start

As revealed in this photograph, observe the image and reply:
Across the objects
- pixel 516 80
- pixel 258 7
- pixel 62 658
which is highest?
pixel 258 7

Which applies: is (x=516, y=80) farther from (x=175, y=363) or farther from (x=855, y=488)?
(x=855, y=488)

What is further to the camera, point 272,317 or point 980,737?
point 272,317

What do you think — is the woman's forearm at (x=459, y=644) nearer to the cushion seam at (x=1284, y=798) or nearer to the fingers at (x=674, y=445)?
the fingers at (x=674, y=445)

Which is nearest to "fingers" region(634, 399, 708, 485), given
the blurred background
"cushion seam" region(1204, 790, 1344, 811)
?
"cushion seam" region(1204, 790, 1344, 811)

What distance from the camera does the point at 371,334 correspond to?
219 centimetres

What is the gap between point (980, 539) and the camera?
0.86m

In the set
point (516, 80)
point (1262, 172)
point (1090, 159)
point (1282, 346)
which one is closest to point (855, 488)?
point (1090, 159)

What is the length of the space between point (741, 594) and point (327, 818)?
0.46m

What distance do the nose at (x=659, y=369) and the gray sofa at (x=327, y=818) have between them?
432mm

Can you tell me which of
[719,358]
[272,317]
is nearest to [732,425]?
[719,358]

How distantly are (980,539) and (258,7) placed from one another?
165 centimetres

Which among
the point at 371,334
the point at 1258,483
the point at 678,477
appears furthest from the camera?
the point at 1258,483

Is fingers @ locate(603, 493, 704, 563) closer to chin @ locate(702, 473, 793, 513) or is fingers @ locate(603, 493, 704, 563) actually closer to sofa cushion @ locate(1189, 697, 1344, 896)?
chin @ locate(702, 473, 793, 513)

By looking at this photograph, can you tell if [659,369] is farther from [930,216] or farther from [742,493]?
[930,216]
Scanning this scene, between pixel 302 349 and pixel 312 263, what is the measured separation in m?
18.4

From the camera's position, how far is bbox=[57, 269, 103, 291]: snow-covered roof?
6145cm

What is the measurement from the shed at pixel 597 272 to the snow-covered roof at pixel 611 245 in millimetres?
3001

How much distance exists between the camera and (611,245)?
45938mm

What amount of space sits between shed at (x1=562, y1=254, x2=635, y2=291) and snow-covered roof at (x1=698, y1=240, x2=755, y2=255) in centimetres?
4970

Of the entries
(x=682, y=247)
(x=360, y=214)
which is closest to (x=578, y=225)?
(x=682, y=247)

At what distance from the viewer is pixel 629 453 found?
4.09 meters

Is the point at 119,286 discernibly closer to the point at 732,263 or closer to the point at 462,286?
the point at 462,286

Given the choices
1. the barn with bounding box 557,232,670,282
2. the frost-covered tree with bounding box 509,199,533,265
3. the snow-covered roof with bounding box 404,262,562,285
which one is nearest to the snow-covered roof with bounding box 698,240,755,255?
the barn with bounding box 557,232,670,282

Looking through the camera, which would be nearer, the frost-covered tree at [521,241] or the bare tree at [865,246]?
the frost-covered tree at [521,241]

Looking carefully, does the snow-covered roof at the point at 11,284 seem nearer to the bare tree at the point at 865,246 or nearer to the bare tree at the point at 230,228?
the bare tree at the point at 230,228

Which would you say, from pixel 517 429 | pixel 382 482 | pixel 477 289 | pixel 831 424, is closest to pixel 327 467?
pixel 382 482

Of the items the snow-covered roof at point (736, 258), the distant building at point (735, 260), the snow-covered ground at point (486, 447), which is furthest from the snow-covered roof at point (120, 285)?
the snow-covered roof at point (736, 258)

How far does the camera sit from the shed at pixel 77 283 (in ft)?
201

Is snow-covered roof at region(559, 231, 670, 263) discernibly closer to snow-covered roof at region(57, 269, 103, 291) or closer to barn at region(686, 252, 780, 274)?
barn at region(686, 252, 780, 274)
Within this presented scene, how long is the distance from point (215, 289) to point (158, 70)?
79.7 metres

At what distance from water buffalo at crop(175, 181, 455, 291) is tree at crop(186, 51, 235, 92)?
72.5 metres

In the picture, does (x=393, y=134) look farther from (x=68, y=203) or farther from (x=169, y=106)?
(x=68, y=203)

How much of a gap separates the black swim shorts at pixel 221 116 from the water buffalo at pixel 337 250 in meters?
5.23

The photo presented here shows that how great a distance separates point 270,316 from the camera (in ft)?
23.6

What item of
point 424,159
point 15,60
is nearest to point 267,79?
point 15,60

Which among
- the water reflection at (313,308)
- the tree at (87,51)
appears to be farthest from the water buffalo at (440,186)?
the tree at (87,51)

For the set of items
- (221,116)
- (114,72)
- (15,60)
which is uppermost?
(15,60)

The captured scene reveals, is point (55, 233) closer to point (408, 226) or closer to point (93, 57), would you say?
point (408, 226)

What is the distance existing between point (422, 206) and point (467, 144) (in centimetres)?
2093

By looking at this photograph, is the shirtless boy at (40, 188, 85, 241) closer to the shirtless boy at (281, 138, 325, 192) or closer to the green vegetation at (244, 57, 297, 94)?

end
start

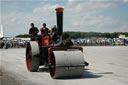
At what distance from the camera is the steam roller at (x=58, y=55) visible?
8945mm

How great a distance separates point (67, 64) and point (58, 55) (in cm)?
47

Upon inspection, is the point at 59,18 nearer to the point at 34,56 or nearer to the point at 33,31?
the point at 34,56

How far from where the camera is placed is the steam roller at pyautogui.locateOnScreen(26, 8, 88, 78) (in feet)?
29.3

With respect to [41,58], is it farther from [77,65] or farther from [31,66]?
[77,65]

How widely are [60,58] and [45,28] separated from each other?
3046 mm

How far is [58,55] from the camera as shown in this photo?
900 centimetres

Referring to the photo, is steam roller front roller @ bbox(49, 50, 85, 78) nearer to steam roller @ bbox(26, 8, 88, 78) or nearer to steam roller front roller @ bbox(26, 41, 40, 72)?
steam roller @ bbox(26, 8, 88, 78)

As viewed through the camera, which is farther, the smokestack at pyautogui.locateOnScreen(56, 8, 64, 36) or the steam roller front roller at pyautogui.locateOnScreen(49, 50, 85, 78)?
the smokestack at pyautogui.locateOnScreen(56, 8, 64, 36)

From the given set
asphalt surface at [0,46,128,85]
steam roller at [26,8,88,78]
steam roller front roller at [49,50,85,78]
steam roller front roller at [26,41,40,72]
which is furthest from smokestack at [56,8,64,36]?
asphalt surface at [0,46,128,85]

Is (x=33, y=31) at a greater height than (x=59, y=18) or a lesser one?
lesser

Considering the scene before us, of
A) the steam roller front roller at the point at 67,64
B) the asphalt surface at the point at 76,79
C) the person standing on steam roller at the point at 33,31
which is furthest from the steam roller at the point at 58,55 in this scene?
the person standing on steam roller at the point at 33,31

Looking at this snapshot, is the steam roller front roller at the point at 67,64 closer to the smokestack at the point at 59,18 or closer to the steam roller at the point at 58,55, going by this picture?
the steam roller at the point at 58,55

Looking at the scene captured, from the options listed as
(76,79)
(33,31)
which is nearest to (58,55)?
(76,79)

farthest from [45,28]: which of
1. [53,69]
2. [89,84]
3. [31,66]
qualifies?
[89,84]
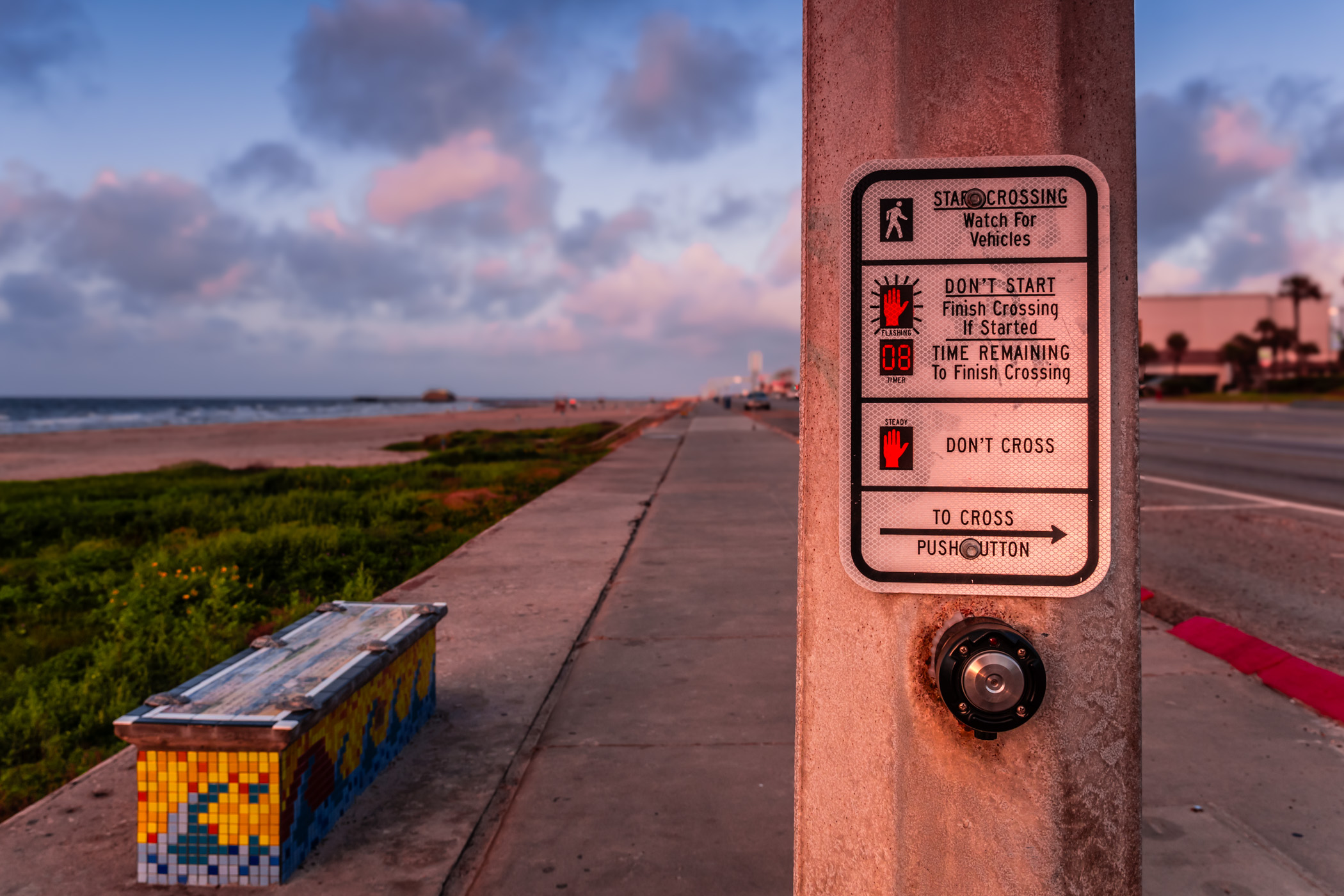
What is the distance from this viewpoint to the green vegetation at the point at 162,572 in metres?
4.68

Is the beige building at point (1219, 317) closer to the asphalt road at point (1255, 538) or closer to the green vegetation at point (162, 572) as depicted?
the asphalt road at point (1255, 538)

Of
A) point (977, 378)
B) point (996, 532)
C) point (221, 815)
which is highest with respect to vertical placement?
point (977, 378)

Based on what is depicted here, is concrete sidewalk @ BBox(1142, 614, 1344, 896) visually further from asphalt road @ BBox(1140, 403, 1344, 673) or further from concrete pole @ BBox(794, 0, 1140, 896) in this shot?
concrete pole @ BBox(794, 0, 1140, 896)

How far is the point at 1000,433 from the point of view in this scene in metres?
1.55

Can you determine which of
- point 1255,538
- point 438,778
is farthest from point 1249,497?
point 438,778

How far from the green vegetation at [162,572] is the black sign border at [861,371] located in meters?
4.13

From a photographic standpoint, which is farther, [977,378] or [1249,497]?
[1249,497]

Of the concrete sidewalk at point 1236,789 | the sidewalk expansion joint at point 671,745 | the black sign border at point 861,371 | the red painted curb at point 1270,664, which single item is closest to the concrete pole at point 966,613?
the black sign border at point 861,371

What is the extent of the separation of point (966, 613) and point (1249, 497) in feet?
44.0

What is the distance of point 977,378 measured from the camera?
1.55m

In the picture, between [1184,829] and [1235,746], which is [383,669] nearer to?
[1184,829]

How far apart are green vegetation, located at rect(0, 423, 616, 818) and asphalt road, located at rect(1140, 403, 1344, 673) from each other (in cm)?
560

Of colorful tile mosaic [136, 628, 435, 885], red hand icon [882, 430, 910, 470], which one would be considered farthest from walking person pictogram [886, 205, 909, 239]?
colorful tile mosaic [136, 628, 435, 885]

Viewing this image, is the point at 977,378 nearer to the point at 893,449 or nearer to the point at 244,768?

end
start

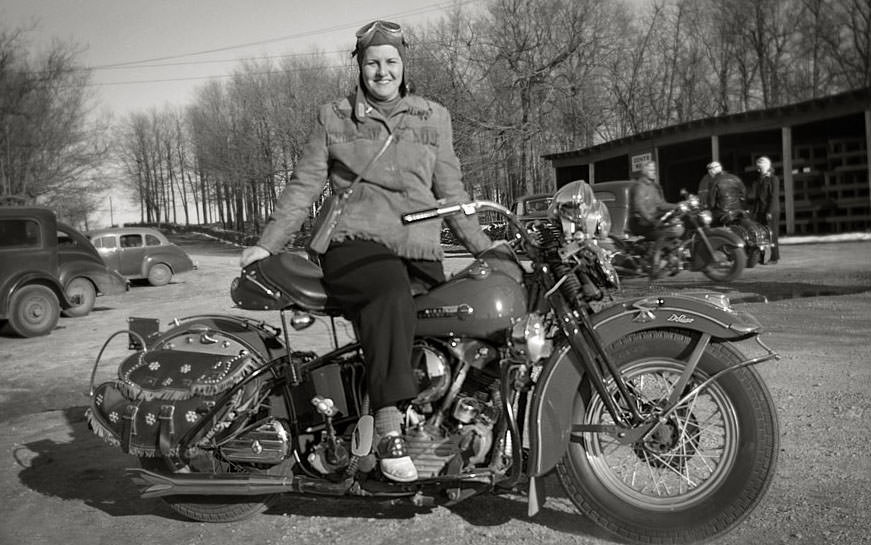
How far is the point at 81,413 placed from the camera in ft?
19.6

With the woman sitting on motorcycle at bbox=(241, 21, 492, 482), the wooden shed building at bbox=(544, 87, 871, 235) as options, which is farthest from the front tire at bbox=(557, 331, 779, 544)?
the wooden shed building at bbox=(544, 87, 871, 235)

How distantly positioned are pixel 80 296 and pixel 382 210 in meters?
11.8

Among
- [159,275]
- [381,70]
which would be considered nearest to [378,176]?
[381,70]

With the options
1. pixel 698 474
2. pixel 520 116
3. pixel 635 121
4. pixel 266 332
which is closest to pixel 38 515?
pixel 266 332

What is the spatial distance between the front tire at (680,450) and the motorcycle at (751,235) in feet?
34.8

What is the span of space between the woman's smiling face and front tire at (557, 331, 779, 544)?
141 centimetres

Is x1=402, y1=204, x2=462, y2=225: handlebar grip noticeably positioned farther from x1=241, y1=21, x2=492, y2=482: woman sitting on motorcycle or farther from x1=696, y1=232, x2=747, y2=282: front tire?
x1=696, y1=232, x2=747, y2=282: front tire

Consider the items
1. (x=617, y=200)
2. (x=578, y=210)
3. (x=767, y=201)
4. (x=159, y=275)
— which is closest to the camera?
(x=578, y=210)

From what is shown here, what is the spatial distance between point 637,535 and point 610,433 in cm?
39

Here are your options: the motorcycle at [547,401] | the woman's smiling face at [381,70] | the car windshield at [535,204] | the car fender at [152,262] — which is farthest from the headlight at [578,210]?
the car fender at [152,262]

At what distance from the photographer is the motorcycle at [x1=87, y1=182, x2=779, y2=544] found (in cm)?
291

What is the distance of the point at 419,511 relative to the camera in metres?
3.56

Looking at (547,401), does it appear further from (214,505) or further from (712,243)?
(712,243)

end

* DESCRIPTION OF THE TASK *
Please pick out every line in the material above that contains the string "water". Treat uppercase and lowercase as different.

* EXERCISE ANSWER *
At what distance from water buffalo at crop(175, 181, 455, 291) is tree at crop(186, 51, 235, 92)?
How much of a gap separates the black swim shorts at pixel 221 116 from the water buffalo at pixel 337 250 in meters?
- the water reflection at (313,308)
appears to be farthest from the water buffalo at (440,186)?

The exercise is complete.